> _YOUR OBJECTIVE_: Rewrite the rows below as a numbered list, skipping any blank lines and leaving out the pictures.

--

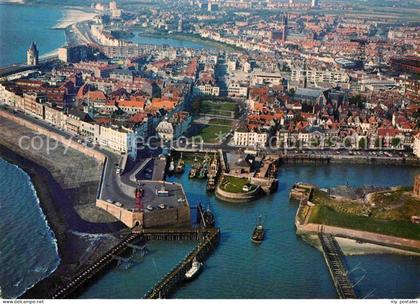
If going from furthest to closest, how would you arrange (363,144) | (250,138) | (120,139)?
(363,144) → (250,138) → (120,139)

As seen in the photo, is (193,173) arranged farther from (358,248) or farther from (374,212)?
(358,248)

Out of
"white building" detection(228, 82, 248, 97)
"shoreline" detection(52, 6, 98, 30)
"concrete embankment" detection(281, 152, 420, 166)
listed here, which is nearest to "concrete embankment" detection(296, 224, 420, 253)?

--

> _RESULT OF THIS TASK_:
1. If going from furthest to closest, how would you arrange (363,144) | (250,138) | (120,139)?
2. (363,144) → (250,138) → (120,139)
3. As seen in the photo, is (193,173) arranged farther from (358,248) or farther from (374,212)?
4. (358,248)
5. Out of
6. "white building" detection(228, 82, 248, 97)
7. "shoreline" detection(52, 6, 98, 30)
8. "concrete embankment" detection(281, 152, 420, 166)
9. listed here, which is nearest to "concrete embankment" detection(296, 224, 420, 253)?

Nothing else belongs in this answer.